Evy Hambro and Catherine Raw's BlackRock World Mining investment trust is another example of where the managers have been looking for value. The fund is down 32.94 per cent over five years after falling commodities prices and weak economic growth hammered cyclical mining stocks, although it has held up better than its average peer.

BlackRock has a long track record of investing in natural resources and has built a team of analysts who have a background in mining or natural resources. This means it has excellent access to company management and is seen as one of the more highly rated players in this specialist area.

When it comes to bonds, Coram Global Balanced has a position in Jim Leaviss’ M&G Global Macro Bond fund. This is a fully flexible portfolio, which is unconstrained in terms of currency or duration and can invest in any type of credit security.

Performance of fund vs sector over 5yrs



Source: FE Analytics 

Much of the fund’s past success - it is ahead of its average peer over one, three and five years - has been attributed to Leaviss’ macro calls and currency allocations. It appears on the FE Research team’s Select 100 list of preferred funds.

Sullivan said: “The bond markets are currently perplexing – with a huge number of prime sovereign bonds now in negative nominal territory, which surely must tell us something about the health of the economy.”

“The dislocation between the rating of equity markets against the negative yields (if not negative, historically low) witnessed across bond markets is remarkable, and that dislocation would concern us if loaded up with equity or equity centric investments.”

As mentioned at the start of the article, Coram Global Balanced is still a work in progress and the managers are awaiting further opportunities before full investing the portfolio.

The managers say that “in the absence of any great apparent opportunities” they have also started a position in the market neutral BlueCrest AllBlue fund, which they have been investing with for many years. This is a multi-strategy fund of BlueCrest-managed hedge funds and has a very low correlation to both equities and bonds.

They eventually see Coram Global Balanced as having a portfolio of around 25 investments spanning six or seven themes. The top 10 holdings are expected to account for about 40 per cent of assets.
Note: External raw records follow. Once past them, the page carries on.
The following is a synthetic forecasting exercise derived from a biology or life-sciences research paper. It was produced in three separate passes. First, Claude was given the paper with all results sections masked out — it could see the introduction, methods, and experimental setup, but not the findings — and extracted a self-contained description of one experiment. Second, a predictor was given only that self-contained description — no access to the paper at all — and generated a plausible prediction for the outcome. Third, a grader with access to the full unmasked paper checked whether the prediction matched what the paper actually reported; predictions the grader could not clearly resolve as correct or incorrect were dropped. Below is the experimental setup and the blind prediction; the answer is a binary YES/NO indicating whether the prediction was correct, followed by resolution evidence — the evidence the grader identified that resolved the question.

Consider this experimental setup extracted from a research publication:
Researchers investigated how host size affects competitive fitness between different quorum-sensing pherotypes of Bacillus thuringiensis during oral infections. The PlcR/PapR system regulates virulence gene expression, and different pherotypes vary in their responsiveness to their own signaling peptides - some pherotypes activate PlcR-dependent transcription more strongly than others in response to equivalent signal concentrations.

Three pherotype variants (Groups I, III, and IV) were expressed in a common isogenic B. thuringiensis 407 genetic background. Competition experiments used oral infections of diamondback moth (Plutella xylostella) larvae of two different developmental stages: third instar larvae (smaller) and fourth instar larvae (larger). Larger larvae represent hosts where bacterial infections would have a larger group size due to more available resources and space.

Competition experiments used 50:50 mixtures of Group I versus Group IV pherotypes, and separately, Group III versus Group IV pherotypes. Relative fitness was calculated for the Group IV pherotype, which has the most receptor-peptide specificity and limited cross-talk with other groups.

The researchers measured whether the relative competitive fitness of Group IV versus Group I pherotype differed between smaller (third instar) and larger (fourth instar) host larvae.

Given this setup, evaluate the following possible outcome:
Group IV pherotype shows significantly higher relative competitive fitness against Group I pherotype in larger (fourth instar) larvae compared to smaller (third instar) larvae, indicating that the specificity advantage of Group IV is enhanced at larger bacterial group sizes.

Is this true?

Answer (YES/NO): NO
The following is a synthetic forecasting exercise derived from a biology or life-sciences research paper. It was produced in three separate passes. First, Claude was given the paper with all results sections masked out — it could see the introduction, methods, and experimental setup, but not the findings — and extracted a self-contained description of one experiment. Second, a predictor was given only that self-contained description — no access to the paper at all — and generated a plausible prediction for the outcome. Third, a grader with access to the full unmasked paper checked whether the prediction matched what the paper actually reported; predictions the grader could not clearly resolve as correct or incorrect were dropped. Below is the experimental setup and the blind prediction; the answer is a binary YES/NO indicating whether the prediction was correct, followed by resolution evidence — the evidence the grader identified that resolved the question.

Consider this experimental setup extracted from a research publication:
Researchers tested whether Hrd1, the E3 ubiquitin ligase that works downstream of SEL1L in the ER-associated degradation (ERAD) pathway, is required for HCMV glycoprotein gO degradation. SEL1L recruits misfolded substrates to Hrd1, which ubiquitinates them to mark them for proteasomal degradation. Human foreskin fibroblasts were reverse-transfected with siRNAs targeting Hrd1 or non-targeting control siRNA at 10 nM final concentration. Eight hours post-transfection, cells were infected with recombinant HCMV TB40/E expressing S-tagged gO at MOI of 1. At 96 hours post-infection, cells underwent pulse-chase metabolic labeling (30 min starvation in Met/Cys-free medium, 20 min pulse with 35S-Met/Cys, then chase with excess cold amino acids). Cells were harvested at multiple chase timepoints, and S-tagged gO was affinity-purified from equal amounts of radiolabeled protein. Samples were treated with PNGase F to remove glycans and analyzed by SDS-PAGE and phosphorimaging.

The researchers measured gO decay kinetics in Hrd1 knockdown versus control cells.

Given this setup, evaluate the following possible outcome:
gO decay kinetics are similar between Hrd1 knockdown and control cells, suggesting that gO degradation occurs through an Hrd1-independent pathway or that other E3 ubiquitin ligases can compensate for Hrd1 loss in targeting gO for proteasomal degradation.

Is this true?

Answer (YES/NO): NO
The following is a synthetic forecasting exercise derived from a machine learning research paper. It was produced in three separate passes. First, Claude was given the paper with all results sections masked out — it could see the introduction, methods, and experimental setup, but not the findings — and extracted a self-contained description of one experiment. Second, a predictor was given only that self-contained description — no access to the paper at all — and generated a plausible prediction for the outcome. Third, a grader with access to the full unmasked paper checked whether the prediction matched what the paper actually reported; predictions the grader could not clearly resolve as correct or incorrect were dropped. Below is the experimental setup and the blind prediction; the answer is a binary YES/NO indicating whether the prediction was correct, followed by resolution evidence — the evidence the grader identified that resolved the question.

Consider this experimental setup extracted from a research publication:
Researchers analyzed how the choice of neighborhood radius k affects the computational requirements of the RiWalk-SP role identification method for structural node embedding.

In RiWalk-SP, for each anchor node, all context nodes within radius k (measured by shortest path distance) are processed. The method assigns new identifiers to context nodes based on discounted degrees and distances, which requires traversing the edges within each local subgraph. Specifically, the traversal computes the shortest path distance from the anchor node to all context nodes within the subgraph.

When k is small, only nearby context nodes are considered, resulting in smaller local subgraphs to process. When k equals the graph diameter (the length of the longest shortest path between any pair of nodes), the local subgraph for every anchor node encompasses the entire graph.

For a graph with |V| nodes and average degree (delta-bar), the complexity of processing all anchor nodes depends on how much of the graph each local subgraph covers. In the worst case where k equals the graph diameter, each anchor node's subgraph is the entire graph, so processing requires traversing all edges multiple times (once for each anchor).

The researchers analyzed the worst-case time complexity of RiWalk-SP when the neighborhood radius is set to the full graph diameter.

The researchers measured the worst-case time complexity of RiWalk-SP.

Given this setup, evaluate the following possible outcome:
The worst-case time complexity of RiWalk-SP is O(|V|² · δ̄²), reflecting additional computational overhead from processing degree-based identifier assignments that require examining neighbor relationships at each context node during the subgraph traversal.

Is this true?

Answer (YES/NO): NO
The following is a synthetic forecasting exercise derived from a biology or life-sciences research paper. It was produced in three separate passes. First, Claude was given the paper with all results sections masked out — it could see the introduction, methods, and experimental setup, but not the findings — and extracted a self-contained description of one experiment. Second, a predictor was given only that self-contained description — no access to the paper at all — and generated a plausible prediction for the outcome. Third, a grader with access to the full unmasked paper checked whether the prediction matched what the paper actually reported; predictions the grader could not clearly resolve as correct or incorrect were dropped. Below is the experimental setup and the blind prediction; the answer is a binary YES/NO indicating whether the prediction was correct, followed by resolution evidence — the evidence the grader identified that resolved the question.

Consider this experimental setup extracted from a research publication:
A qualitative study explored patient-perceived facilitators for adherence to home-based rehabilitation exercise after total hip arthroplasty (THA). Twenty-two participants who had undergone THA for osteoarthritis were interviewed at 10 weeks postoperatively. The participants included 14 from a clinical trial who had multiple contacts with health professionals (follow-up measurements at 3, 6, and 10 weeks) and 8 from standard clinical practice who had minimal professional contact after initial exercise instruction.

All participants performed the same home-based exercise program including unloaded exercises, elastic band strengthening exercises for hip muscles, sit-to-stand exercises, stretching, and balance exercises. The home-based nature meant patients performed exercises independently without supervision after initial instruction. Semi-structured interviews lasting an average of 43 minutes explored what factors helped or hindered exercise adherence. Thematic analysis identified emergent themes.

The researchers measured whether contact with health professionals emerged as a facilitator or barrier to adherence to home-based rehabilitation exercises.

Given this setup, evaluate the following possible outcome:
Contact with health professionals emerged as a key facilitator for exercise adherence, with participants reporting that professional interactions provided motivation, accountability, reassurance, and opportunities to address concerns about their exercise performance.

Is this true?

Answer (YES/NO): NO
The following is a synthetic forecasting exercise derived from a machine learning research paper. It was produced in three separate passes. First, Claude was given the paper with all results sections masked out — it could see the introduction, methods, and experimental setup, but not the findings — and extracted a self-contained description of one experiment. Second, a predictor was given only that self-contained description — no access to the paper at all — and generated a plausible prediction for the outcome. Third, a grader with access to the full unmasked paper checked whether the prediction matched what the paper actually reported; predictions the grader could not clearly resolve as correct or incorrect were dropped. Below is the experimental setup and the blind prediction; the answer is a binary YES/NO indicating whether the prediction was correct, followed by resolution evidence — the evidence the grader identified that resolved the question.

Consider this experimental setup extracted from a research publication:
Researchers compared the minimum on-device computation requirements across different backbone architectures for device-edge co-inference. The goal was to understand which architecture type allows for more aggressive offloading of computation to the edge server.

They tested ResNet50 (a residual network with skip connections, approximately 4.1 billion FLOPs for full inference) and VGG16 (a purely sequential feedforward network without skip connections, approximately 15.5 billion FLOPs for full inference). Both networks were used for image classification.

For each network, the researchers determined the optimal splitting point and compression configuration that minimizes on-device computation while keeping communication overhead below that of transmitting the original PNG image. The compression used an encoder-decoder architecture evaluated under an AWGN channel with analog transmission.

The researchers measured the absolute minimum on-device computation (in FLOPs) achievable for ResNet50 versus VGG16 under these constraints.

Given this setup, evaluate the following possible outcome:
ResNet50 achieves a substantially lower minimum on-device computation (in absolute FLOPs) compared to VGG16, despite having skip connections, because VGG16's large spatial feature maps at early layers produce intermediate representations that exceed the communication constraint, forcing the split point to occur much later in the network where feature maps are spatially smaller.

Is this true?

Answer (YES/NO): NO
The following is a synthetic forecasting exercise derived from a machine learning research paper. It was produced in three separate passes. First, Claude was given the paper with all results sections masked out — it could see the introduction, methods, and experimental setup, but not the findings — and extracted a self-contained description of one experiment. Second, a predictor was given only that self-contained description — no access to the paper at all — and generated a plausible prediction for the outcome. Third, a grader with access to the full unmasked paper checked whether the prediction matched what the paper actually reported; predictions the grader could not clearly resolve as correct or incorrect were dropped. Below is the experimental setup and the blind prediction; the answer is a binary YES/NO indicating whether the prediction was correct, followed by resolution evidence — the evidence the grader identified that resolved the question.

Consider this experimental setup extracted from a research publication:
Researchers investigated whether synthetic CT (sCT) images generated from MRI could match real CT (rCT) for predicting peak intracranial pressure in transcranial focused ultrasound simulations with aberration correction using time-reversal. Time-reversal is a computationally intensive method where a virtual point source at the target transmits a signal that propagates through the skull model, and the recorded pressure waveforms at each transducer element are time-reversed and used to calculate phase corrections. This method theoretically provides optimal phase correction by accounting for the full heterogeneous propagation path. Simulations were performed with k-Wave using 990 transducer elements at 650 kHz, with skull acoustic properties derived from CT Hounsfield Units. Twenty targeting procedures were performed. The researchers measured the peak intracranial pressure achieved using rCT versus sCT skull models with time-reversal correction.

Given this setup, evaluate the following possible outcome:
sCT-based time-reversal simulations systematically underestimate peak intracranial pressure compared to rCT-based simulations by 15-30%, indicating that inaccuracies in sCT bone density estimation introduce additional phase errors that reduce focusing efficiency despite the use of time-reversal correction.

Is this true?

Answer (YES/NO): NO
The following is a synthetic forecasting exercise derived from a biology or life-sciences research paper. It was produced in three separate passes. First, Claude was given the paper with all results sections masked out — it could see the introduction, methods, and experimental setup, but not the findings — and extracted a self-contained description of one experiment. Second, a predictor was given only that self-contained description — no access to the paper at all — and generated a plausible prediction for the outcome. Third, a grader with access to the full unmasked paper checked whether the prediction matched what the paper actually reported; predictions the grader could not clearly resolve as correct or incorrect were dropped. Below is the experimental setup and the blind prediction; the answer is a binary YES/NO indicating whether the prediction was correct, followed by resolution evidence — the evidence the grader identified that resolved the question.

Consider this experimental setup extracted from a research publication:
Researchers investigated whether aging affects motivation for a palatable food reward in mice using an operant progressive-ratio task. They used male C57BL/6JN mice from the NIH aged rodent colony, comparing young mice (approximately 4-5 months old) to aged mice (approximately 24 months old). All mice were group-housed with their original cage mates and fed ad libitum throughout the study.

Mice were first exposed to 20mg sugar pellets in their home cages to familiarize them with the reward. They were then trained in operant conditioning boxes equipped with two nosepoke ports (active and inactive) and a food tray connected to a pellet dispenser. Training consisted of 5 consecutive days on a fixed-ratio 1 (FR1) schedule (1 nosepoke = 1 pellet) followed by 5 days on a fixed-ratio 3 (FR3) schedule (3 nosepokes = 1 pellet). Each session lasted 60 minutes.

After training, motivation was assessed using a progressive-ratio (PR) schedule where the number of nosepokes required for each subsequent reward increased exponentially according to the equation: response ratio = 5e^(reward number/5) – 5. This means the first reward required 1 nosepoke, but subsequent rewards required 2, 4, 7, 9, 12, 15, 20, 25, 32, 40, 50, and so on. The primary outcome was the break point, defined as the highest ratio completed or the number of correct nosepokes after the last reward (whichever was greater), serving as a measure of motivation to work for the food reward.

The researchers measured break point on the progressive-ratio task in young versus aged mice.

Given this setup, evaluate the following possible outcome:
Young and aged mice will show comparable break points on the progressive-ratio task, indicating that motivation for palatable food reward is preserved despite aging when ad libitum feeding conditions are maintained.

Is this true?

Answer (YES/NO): NO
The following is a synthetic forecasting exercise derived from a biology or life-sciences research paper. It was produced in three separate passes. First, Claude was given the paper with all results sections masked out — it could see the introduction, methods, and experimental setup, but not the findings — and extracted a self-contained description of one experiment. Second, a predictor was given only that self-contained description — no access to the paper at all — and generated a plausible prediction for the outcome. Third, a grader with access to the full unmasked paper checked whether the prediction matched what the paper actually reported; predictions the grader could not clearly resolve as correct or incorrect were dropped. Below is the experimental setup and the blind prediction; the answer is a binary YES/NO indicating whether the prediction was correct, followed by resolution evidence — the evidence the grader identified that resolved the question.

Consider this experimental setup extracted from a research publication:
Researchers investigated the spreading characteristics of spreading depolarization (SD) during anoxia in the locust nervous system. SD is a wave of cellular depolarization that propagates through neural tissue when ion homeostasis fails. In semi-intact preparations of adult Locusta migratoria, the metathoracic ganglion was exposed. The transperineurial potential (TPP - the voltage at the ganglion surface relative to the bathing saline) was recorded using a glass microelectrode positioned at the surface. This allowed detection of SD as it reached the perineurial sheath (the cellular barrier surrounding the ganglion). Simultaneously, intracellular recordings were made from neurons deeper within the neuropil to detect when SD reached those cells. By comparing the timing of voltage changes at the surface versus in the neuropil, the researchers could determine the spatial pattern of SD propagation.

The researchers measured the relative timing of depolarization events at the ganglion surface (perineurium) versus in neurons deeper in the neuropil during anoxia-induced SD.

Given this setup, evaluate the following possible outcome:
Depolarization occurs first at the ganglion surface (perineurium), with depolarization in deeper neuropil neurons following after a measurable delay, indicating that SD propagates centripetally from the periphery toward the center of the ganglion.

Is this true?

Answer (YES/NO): YES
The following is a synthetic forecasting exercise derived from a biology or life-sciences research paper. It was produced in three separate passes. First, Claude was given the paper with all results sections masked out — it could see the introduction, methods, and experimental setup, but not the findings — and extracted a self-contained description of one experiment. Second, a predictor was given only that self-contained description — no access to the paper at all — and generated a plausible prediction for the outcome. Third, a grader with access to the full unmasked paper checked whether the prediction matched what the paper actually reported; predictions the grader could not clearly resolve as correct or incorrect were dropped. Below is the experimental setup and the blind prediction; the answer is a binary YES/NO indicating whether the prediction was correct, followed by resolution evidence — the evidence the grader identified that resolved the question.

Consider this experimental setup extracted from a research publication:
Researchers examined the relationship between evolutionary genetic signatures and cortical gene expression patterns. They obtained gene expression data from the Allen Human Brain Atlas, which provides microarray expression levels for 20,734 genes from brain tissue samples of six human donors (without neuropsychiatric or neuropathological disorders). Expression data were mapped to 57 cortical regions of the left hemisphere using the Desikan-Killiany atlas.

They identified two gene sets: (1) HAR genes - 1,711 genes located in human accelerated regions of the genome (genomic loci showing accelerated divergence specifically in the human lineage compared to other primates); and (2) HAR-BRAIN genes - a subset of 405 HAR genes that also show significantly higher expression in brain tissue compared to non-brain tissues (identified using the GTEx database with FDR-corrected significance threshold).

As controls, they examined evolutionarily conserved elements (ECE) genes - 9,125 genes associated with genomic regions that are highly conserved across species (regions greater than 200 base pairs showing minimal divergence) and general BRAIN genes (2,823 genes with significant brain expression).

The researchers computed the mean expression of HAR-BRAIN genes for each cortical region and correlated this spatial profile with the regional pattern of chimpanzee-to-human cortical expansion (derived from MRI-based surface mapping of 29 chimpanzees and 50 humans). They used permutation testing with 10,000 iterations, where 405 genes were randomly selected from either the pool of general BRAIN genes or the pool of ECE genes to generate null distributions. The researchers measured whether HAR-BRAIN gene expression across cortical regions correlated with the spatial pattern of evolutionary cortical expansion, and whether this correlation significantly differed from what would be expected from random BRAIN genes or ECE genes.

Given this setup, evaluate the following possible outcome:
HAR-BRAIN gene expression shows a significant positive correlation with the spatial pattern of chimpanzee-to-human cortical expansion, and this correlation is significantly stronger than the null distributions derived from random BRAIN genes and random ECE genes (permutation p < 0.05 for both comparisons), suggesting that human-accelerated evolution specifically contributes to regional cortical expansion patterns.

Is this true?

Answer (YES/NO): YES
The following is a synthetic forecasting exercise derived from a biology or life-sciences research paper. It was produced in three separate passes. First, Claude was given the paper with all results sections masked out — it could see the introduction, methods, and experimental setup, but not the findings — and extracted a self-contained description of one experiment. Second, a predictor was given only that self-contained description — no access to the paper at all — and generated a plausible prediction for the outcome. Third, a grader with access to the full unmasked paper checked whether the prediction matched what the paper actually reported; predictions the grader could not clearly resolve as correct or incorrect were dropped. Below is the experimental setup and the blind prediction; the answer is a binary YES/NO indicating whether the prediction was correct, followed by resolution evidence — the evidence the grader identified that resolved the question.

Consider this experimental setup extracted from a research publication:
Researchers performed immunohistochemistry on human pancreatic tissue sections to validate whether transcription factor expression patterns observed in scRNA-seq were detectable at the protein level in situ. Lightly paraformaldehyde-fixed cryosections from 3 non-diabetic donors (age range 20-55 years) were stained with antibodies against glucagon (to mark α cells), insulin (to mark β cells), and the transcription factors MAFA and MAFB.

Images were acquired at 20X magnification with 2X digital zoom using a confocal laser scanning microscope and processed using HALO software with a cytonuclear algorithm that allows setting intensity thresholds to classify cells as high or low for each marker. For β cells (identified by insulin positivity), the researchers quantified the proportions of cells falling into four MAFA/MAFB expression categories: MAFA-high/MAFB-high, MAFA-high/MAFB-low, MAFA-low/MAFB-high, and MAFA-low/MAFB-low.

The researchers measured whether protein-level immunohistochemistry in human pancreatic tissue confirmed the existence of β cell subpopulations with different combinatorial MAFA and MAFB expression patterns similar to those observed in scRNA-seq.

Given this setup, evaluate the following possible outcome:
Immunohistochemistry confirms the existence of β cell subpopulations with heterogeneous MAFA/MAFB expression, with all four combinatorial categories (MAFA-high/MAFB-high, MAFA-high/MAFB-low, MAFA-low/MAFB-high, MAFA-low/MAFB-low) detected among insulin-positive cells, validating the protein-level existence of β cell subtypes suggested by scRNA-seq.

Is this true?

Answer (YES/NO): YES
Sullivan added: “There is the temptation to implement the desired portfolio asset allocation as soon as we’re given money to run, but it’s important not to lose sight of the fact we are managing these funds over five to seven-year investment cycles – so a week or two becomes rather insignificant.”

“It has also been quite an extraordinary time – with the de-pegging of the Swiss franc, Chinese GDP numbers, IMF growth revisions, European QE and Russian interest rates at 15 per cent. A lot of goal posts have been moved and we continue to expect this uncertainty to throw up some enticing opportunities to further develop our portfolio.”

“In particular, once the noise of QE passes, we expect to see markets fall back towards a more sustainable PE multiple rating as the reality of QE underwhelms. This, we hope and expect, will present much more appetising opportunities for all of us to enjoy. In this situation, the optionality of cash is priceless.”